Since then, the extreme right has increasingly used the weapon of sexism everywhere. Rosa's first action on this subject - in the autumn of 2018 - was a student walk out in Ghent against the right-wing extremist organisation Schild en Vrienden. It was a reaction to a documentary on S&V, in which not only a brutal racism was evident, but also an aggressive sexism, in which rape was normalised, banalised, and a subject for "humour". Immediately it became clear why the fight against the extreme right was of great importance to women. School students in particular took part in the action under the slogan "this never again". We then decided to react systematically and make it clear that no room should be left for such organisations and their propaganda.
In December last year the extreme right-wing student group KVHV organised a meeting to which one of the most horrible sexist public figures, the plastic surgeon Jef Hoeyberg, was invited.
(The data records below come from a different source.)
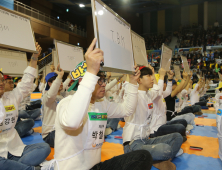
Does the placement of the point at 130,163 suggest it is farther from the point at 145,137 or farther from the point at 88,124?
the point at 145,137

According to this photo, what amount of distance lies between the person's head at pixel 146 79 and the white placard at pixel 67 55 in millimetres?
1253

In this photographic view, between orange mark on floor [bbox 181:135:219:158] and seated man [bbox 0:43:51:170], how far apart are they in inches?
92.7

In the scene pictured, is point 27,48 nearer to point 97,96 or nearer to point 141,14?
point 97,96

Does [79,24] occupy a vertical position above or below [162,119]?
above

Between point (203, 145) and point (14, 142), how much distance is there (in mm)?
3152

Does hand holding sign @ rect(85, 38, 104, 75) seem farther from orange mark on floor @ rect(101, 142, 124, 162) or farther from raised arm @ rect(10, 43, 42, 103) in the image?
orange mark on floor @ rect(101, 142, 124, 162)

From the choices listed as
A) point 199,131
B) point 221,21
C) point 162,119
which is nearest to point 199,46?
point 221,21

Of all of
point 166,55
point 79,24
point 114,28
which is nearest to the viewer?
point 114,28

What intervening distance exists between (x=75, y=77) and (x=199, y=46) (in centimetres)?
1915

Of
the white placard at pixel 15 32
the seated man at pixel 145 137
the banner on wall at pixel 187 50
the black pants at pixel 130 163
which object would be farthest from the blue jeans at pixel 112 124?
the banner on wall at pixel 187 50

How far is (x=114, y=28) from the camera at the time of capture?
5.47 ft

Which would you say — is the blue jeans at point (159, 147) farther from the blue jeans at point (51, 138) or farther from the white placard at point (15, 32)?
the white placard at point (15, 32)

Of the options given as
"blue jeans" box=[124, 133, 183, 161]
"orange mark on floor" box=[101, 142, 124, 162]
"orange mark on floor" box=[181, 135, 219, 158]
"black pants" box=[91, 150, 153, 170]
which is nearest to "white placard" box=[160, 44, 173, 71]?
"blue jeans" box=[124, 133, 183, 161]

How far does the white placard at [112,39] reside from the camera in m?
1.42
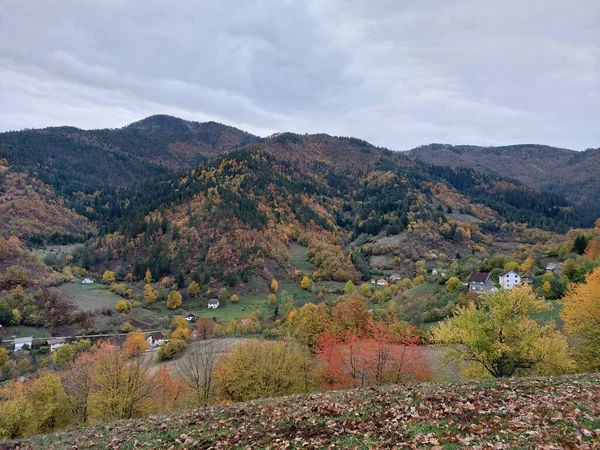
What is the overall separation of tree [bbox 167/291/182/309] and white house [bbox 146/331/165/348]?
33.7 m

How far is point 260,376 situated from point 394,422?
23.7 meters

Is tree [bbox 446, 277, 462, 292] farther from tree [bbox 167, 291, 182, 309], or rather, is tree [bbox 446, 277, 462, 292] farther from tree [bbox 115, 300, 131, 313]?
tree [bbox 115, 300, 131, 313]

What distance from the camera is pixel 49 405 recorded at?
1443 inches

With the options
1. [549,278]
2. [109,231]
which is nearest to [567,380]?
[549,278]

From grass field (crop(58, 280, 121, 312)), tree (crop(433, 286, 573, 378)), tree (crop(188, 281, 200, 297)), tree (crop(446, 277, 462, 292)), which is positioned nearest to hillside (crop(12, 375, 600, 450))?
Result: tree (crop(433, 286, 573, 378))

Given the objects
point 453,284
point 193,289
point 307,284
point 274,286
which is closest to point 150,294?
point 193,289

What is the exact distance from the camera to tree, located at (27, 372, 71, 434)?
120 feet

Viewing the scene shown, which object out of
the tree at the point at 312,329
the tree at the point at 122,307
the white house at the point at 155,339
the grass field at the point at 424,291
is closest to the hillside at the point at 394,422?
the tree at the point at 312,329

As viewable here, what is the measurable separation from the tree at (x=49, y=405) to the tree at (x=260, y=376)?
1622 centimetres

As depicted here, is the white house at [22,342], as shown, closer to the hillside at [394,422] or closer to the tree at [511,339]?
the hillside at [394,422]

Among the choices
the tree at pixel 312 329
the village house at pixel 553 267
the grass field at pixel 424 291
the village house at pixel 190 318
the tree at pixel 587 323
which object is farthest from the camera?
the village house at pixel 190 318

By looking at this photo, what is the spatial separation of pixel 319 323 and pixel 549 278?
50078 mm

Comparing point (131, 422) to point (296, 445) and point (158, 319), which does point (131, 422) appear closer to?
point (296, 445)

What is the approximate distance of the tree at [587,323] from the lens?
104 ft
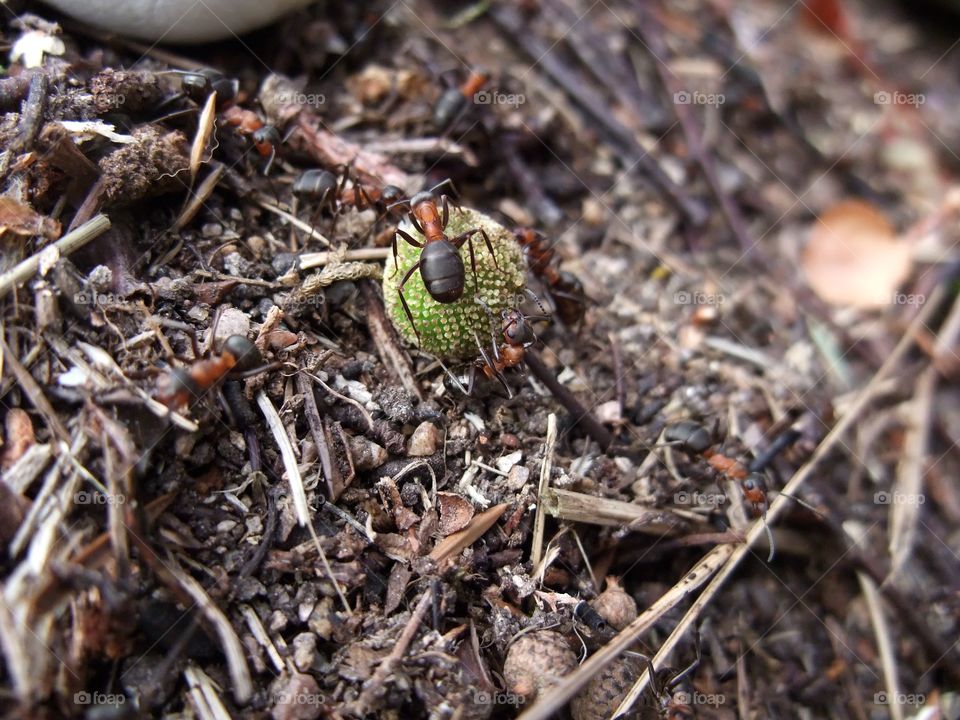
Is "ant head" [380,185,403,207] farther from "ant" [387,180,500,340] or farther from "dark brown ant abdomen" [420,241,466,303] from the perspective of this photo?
"dark brown ant abdomen" [420,241,466,303]

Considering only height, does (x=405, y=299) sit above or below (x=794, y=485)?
above

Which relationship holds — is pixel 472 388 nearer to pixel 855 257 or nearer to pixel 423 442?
pixel 423 442

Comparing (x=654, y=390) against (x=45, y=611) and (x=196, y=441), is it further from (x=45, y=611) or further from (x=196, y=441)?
(x=45, y=611)

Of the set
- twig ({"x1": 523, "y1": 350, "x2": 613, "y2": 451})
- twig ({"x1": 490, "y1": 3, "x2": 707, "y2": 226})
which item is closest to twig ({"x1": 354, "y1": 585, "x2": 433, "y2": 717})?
twig ({"x1": 523, "y1": 350, "x2": 613, "y2": 451})
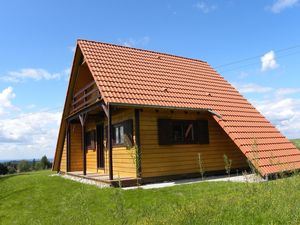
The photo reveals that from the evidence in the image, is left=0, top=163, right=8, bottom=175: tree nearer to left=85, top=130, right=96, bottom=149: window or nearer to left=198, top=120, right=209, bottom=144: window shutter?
left=85, top=130, right=96, bottom=149: window

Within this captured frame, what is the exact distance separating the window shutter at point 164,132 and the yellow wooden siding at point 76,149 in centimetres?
856

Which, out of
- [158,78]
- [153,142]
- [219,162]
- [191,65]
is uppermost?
[191,65]

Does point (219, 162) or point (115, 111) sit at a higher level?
point (115, 111)

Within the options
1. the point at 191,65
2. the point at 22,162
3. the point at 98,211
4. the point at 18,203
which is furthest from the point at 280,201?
the point at 22,162

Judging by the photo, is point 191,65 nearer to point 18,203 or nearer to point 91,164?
point 91,164

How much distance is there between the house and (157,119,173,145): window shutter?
0.13 feet

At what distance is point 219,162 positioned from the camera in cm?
1427

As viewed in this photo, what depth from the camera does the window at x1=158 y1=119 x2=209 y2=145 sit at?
42.2 feet

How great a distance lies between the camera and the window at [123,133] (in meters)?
12.6

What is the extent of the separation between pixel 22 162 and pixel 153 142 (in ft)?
187

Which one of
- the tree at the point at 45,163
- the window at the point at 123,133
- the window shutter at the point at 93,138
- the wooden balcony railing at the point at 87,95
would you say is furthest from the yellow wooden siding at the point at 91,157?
the tree at the point at 45,163

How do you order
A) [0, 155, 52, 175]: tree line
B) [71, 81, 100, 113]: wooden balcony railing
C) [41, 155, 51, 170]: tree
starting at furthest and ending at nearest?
[41, 155, 51, 170]: tree, [0, 155, 52, 175]: tree line, [71, 81, 100, 113]: wooden balcony railing

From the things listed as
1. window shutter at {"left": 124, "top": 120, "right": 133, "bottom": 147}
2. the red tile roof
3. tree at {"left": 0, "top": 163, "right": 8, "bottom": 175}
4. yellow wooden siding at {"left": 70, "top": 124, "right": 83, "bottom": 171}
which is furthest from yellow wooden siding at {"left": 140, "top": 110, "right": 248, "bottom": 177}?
tree at {"left": 0, "top": 163, "right": 8, "bottom": 175}

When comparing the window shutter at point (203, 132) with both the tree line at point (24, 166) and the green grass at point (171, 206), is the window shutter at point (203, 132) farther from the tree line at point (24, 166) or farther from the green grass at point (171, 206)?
the tree line at point (24, 166)
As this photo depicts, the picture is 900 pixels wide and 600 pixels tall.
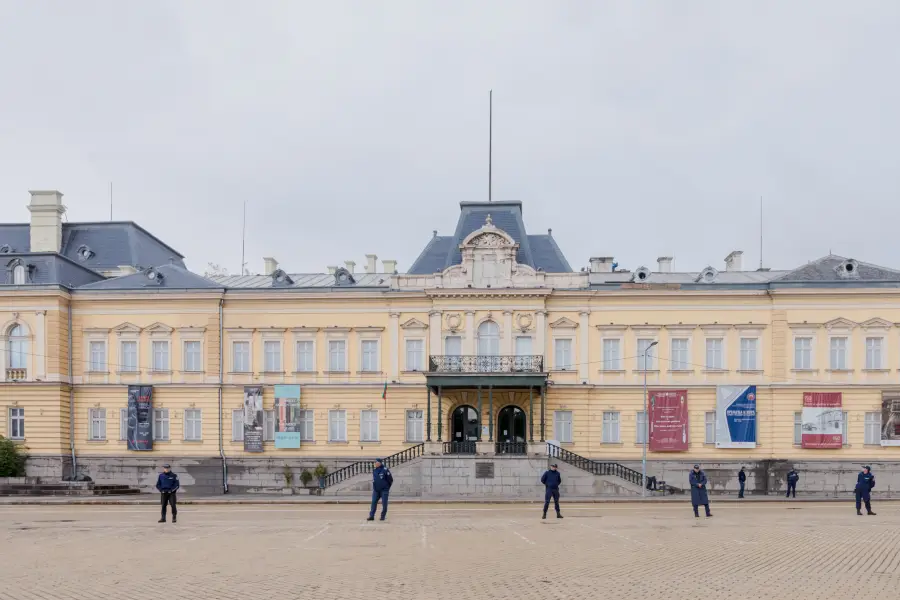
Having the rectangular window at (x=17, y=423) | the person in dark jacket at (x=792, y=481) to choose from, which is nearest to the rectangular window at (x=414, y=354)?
the person in dark jacket at (x=792, y=481)

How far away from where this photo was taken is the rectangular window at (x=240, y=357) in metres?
49.7

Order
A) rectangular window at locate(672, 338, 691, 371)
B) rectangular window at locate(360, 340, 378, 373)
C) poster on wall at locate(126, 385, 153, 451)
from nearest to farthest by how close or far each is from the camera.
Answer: rectangular window at locate(672, 338, 691, 371)
poster on wall at locate(126, 385, 153, 451)
rectangular window at locate(360, 340, 378, 373)

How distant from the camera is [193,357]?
49750 mm

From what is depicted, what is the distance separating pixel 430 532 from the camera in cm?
2428

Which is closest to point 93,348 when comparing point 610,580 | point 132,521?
point 132,521

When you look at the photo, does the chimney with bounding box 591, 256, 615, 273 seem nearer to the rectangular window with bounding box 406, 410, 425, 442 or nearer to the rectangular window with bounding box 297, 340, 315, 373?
the rectangular window with bounding box 406, 410, 425, 442

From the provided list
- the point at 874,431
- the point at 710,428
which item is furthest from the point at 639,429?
the point at 874,431

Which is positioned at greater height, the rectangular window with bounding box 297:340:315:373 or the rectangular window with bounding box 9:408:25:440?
the rectangular window with bounding box 297:340:315:373

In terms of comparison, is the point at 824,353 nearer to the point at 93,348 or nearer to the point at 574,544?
the point at 574,544

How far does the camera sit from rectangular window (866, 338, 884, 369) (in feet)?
154

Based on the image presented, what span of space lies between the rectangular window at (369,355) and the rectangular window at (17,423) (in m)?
17.5

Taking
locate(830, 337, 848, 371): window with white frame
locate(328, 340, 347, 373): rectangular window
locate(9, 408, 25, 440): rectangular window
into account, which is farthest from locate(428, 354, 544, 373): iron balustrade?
locate(9, 408, 25, 440): rectangular window

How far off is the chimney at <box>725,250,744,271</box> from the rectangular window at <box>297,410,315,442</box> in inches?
1017

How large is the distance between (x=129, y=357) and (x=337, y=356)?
36.1 ft
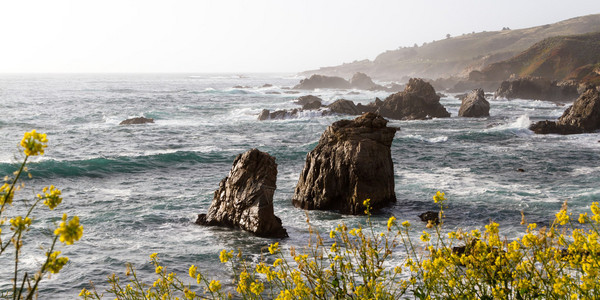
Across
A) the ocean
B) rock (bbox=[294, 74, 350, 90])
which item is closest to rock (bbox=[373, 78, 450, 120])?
the ocean

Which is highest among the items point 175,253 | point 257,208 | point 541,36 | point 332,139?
point 541,36

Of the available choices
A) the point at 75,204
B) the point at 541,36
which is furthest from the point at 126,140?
the point at 541,36

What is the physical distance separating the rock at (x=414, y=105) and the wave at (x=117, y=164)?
2758cm

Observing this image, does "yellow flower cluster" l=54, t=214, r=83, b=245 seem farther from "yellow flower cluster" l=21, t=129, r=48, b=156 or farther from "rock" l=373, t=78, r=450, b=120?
"rock" l=373, t=78, r=450, b=120

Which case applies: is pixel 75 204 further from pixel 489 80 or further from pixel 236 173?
pixel 489 80

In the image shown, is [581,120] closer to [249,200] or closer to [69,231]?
[249,200]

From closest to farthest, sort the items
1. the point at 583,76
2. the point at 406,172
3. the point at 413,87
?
1. the point at 406,172
2. the point at 413,87
3. the point at 583,76

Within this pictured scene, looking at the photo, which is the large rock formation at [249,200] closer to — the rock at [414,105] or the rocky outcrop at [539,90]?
the rock at [414,105]

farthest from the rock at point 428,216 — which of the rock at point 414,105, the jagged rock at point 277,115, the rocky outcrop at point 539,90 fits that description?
the rocky outcrop at point 539,90

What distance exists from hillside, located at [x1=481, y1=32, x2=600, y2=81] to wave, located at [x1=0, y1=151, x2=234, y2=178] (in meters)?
68.5

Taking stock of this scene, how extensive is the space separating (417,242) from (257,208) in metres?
5.53

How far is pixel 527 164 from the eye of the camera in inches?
1101

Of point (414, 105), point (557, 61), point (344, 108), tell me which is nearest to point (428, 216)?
point (414, 105)

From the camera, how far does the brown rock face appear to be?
19.0 m
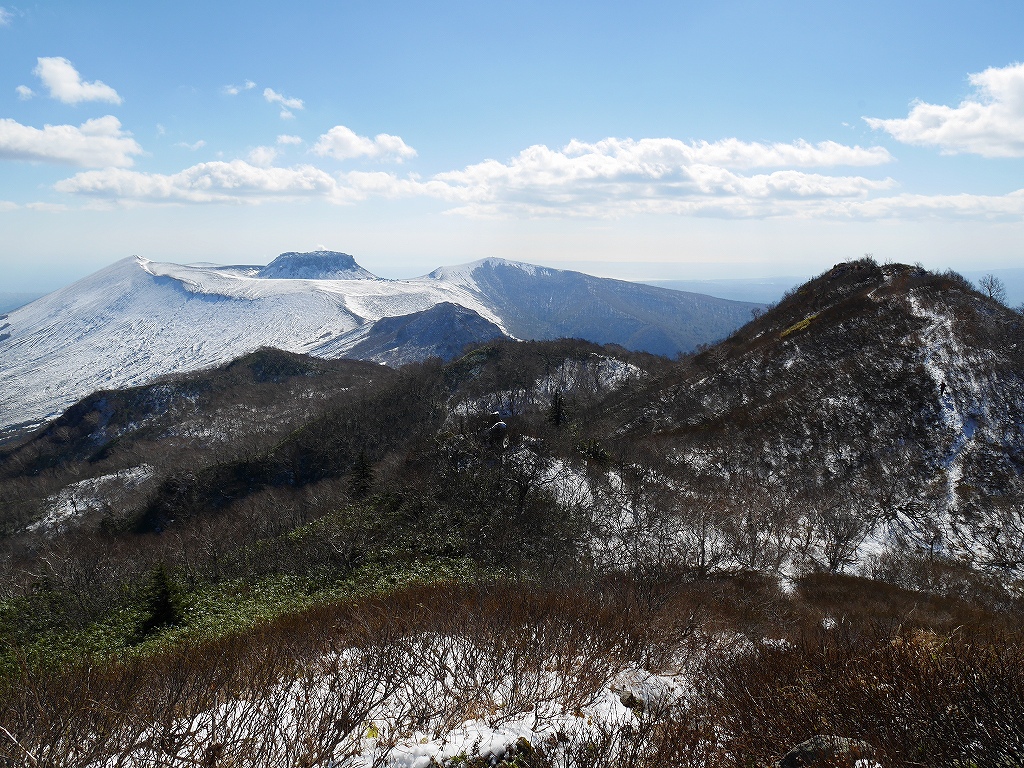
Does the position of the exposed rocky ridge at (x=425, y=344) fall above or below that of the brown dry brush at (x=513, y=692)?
below

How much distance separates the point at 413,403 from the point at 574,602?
6280cm

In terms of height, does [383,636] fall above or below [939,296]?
below

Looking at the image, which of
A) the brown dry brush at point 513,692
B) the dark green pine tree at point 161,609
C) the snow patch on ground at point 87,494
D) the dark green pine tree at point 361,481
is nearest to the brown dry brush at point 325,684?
the brown dry brush at point 513,692

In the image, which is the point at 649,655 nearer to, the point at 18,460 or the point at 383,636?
the point at 383,636

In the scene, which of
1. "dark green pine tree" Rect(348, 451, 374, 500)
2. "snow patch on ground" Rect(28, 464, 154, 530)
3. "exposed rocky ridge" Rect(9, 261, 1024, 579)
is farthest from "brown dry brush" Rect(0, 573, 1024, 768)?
"snow patch on ground" Rect(28, 464, 154, 530)

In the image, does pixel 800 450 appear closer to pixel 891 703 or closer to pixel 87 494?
pixel 891 703

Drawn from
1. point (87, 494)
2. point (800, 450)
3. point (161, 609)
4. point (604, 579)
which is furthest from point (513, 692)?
point (87, 494)

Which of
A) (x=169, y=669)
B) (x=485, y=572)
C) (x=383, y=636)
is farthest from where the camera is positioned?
(x=485, y=572)

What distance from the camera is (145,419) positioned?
9944 centimetres

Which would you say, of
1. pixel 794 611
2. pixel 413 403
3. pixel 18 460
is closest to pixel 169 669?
pixel 794 611

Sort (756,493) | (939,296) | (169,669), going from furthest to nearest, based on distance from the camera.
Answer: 1. (939,296)
2. (756,493)
3. (169,669)

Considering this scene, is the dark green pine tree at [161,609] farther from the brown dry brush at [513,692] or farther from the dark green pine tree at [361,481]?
the dark green pine tree at [361,481]

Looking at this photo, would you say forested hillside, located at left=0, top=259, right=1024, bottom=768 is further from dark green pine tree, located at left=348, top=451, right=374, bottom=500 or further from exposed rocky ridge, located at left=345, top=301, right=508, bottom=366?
exposed rocky ridge, located at left=345, top=301, right=508, bottom=366

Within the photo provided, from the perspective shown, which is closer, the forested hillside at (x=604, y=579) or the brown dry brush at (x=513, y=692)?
the brown dry brush at (x=513, y=692)
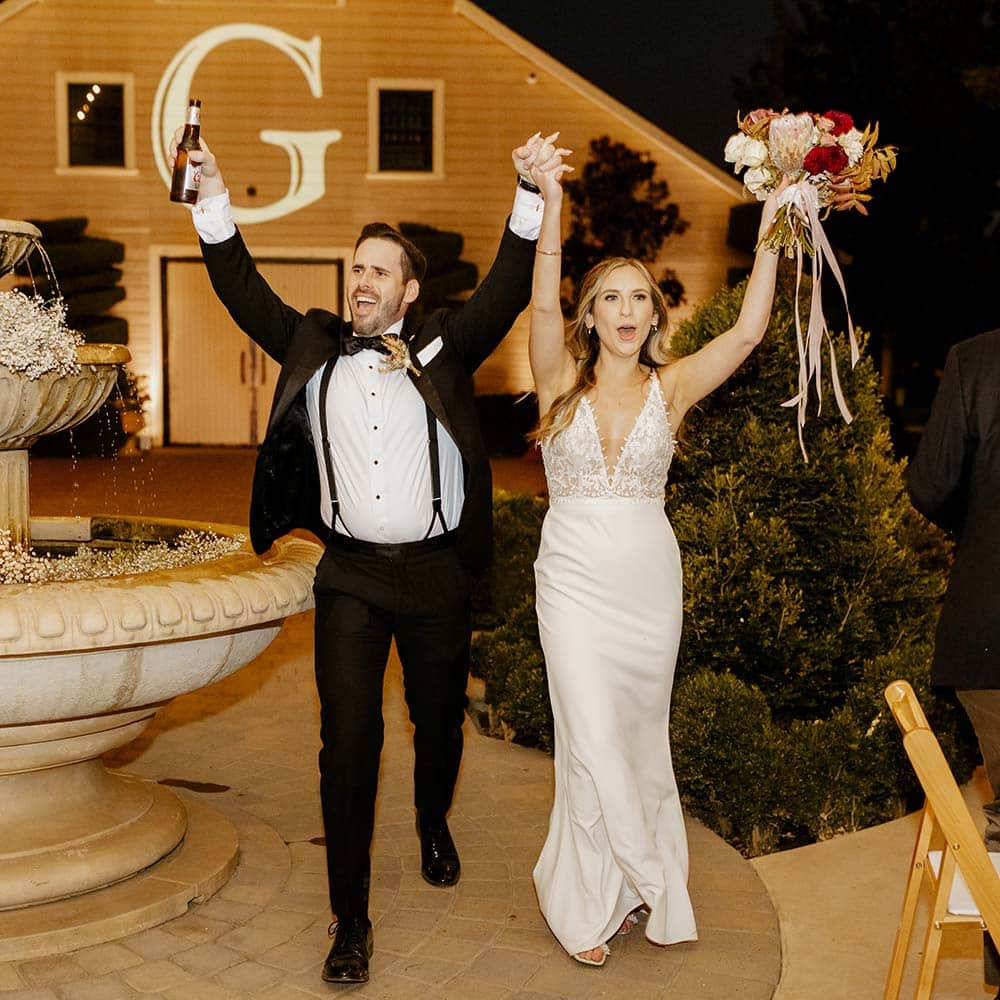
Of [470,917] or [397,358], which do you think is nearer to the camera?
[397,358]

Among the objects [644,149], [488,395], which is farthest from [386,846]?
[644,149]

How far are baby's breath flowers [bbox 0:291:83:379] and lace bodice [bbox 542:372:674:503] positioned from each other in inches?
59.8

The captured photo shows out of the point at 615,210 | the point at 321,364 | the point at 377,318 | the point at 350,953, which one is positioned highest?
the point at 615,210

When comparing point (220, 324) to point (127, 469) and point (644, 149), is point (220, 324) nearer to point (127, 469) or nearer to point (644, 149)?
point (127, 469)

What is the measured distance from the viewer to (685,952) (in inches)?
145

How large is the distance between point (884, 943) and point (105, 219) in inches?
691

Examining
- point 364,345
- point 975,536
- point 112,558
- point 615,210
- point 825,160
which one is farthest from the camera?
point 615,210

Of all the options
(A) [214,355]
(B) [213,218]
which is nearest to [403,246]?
(B) [213,218]

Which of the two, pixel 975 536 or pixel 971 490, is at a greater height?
pixel 971 490

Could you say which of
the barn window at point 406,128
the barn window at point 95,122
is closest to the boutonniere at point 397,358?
the barn window at point 406,128

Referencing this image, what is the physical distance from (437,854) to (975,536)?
→ 2.07 meters

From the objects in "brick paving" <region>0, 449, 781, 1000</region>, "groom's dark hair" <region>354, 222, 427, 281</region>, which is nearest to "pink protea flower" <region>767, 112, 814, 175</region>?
"groom's dark hair" <region>354, 222, 427, 281</region>

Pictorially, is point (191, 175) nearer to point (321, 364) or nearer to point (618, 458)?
point (321, 364)

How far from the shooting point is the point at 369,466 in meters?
3.64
He made statements like "the whole problem with MeToo is that women want the privileges and money of men, but don't want to open their legs anymore" and "you can't treat a woman as your equal without becoming her slave".
The election results of the extreme right-wing Vlaams Belang gave those forces a lot of confidence to come out with their despicable ideas. That's why we decided with Campagne Rosa that that meeting couldn't just go by and we organised a picket at the entrance of their meeting. With the video about the meeting with Jef Hoeyberg that we distributed after the action, we created a national discussion about the subject, which was also covered in almost all national media.
It showed how important it is for feminists to join the fight against the extreme right. And that's not only the case in Belgium. Women are a target of populist and extreme right everywhere, whether they're in power or not. In that struggle too, we can learn from each other and give eacht other support.